Set problem A
In the agreement excerpt, why must the Company take all action necessary or appropriate under item (ii) of the Impairment section? Answer in one to three sentences.
Set problem B
Please repeat the part of the agreement excerpt starting at "Without limiting the" and ending at "this Agreement.".

== Selected text ==

8.5           Impairment.
Except and to the extent as waived or consented to by the Holder, the Company shall not by any action, including, without limitation,
amending its certificate of incorporation or through any reorganization, transfer of assets, consolidation, merger, dissolution,
issue or sale of securities or any other voluntary action, avoid or seek to avoid the observance or performance of any of the terms
of this Agreement, but will at all times in good faith assist in the carrying out of all such terms and in the taking of all such
actions as may be necessary or appropriate to protect the rights of the Holder as set forth in this Agreement against impairment.
Without limiting the generality of the foregoing, the Company will (i) not increase the par value of any Right Shares above the
amount payable therefor upon such exercise immediately prior to such increase in par value, (ii) take all such action as may be
necessary or appropriate in order that the Company may validly and legally issue fully paid and nonassessable Right Shares upon
the exercise of the Right and (iii) use reasonable best efforts to obtain all such authorizations, exemptions or consents from
any public regulatory body having jurisdiction thereof, as may be, necessary to enable the Company to perform its obligations under
this Agreement.

 

8.6           Authorizations.
Before taking any action which would result in an adjustment in the number of Right Shares for which the Right provides for, the
Company shall obtain all such authorizations or exemptions thereof, or consents thereto, as may be necessary from any public regulatory
body or bodies having jurisdiction thereof, including, without, limitation any consent required by the applicable Eligible Market.

 

    	 	13	 

     

    

 

8.7           Beneficial
Ownership Limitation. Notwithstanding anything to the contrary contained herein, the Company shall not effect the exercise
of any portion of the Right, and the Holder shall not have the right to exercise any portion of the Right, pursuant to the terms
and conditions of the Right and any such exercise shall be null and void and treated as if never made, to the extent that after
giving effect to such exercise, the Holder together with the other Attribution Parties collectively would beneficially own in
excess of [    ]2% (the “Maximum Percentage”) of the number of shares of Common Stock outstanding immediately
after giving effect to such exercise. For purposes of the foregoing sentence, the aggregate number of shares of Common Stock beneficially
owned by the Holder and the other Attribution Parties shall include the shares of Common Stock held by the Holder and all other
Attribution Parties plus the number of shares of Common Stock issuable upon exercise of the Right with respect to which the determination
of such sentence is being made, but shall exclude the shares of Common Stock which would be issuable upon (A) exercise of the
remaining, unexercised portion of the Right beneficially owned by the Holder or any of the other Attribution Parties and (B) exercise
or conversion of the unexercised or unconverted portion of any other securities of the Company (including, without limitation,
any convertible notes or convertible preferred stock or Rights) beneficially owned by the Holder or any other Attribution Party
subject to a limitation on conversion or exercise analogous to the limitation contained in this Section 8.7. For purposes of this
Section 8.7, beneficial ownership shall be calculated in accordance with Section 13(d) of the 1934 Act. For purposes of the Right,
in determining the number of outstanding shares of Common Stock the Holder may acquire upon the exercise of the Right without
exceeding the Maximum Percentage, the Holder may rely on the number of outstanding shares of Common Stock as reflected in (x)

===
== Material ==

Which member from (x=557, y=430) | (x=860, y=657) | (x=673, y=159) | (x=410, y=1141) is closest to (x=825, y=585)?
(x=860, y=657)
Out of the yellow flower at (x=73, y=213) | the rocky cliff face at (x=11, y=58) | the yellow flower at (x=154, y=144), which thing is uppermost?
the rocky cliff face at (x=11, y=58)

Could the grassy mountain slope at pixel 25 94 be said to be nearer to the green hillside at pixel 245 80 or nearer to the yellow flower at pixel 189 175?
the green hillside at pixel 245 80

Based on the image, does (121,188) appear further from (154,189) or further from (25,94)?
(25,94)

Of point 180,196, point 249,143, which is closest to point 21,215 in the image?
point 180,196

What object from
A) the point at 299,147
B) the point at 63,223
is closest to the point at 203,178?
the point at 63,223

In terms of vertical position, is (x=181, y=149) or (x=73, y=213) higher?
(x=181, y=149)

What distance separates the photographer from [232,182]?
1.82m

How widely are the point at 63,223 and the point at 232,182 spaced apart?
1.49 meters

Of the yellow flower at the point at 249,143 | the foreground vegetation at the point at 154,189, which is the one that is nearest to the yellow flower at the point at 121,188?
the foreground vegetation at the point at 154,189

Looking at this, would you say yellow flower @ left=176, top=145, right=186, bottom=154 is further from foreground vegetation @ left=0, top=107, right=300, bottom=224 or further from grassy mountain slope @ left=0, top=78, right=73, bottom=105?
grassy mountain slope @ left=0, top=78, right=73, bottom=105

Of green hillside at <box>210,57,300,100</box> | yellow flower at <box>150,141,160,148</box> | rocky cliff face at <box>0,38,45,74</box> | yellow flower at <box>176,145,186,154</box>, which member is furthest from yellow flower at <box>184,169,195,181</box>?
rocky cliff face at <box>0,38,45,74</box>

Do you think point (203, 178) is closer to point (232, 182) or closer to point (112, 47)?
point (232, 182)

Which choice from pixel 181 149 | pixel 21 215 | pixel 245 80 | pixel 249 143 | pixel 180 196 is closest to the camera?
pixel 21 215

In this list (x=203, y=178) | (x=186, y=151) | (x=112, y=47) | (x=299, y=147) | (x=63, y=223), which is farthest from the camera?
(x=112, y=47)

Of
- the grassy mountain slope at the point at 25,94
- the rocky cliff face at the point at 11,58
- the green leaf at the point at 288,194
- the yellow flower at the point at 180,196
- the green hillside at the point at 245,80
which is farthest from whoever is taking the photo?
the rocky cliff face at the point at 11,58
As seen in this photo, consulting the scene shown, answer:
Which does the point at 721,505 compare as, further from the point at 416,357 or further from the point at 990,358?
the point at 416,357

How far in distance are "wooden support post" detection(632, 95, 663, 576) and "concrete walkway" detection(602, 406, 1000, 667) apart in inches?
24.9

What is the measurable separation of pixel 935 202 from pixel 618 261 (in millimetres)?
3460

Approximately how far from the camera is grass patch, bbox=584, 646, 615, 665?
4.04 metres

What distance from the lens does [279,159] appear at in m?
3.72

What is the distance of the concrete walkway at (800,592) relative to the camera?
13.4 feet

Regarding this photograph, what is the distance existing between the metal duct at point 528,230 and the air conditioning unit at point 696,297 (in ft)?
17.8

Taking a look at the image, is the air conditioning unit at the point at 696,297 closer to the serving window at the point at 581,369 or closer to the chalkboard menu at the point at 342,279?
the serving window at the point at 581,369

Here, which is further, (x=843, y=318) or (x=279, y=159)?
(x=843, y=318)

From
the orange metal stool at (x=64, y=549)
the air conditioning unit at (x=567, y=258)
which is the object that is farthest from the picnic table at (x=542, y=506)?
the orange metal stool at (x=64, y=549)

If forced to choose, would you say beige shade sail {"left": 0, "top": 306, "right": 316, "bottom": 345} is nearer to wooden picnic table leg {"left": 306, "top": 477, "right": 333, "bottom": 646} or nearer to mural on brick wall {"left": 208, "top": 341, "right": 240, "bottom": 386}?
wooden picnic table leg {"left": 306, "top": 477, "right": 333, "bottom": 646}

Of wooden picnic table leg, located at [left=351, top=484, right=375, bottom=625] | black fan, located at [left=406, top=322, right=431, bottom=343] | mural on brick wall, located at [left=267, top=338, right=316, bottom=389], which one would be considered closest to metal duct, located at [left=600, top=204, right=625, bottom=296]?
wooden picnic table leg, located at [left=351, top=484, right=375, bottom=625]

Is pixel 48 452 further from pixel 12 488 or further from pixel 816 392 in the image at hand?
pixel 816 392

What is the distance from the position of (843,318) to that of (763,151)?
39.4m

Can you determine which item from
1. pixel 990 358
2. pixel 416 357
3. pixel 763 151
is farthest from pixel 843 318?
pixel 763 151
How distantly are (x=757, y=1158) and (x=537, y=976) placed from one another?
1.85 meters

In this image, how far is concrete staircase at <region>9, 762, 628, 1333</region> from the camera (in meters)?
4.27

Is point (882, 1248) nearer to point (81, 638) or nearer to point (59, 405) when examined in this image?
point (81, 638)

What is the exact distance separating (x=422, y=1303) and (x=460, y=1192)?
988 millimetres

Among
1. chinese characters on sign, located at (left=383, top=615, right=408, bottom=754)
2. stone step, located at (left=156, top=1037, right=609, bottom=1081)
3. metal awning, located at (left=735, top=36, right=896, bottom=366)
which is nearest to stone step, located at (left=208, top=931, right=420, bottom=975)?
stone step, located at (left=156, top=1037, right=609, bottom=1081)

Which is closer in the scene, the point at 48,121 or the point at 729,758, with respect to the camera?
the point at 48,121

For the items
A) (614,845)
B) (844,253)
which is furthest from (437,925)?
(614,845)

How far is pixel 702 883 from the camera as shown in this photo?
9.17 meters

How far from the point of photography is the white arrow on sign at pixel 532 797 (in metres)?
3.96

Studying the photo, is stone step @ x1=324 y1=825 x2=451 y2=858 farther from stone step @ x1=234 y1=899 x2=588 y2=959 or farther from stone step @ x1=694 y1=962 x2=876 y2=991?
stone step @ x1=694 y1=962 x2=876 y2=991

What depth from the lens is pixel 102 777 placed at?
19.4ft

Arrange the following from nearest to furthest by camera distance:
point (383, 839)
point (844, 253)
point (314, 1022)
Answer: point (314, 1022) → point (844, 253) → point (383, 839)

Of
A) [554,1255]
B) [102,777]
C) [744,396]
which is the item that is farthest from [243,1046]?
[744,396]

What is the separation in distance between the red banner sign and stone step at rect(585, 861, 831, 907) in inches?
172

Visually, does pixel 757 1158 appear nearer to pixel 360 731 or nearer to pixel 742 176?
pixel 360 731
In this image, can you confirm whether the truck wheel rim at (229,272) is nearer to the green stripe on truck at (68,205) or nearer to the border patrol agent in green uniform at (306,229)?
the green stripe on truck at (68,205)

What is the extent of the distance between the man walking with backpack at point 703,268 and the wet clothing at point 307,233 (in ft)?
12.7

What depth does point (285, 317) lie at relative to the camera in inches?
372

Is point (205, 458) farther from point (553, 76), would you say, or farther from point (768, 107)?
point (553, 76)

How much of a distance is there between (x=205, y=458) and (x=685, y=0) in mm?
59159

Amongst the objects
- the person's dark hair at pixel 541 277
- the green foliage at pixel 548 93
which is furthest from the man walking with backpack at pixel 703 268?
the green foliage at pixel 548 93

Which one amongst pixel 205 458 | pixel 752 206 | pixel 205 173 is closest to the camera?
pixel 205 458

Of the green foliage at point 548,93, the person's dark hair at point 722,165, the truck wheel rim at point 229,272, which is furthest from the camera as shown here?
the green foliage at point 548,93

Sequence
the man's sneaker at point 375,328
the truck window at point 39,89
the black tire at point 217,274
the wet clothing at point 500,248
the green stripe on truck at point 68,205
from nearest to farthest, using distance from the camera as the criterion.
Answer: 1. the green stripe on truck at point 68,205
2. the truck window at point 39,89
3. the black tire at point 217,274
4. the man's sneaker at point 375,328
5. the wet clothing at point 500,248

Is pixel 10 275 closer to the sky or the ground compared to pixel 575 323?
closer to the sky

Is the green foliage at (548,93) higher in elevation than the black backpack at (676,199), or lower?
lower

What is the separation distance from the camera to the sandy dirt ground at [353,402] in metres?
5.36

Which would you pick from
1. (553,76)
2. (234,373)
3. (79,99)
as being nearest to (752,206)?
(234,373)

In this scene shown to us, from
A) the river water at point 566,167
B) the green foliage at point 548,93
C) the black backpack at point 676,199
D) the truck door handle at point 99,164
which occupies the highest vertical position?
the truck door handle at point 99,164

===

Task answer A
The Company must take that action so that it may validly and legally issue fully paid and nonassessable Right Shares upon the exercise of the Right.

Task answer B
Without limiting the generality of the foregoing, the Company will (i) not increase the par value of any Right Shares above the
amount payable therefor upon such exercise immediately prior to such increase in par value, (ii) take all such action as may be
necessary or appropriate in order that the Company may validly and legally issue fully paid and nonassessable Right Shares upon
the exercise of the Right and (iii) use reasonable best efforts to obtain all such authorizations, exemptions or consents from
any public regulatory body having jurisdiction thereof, as may be, necessary to enable the Company to perform its obligations under
this Agreement.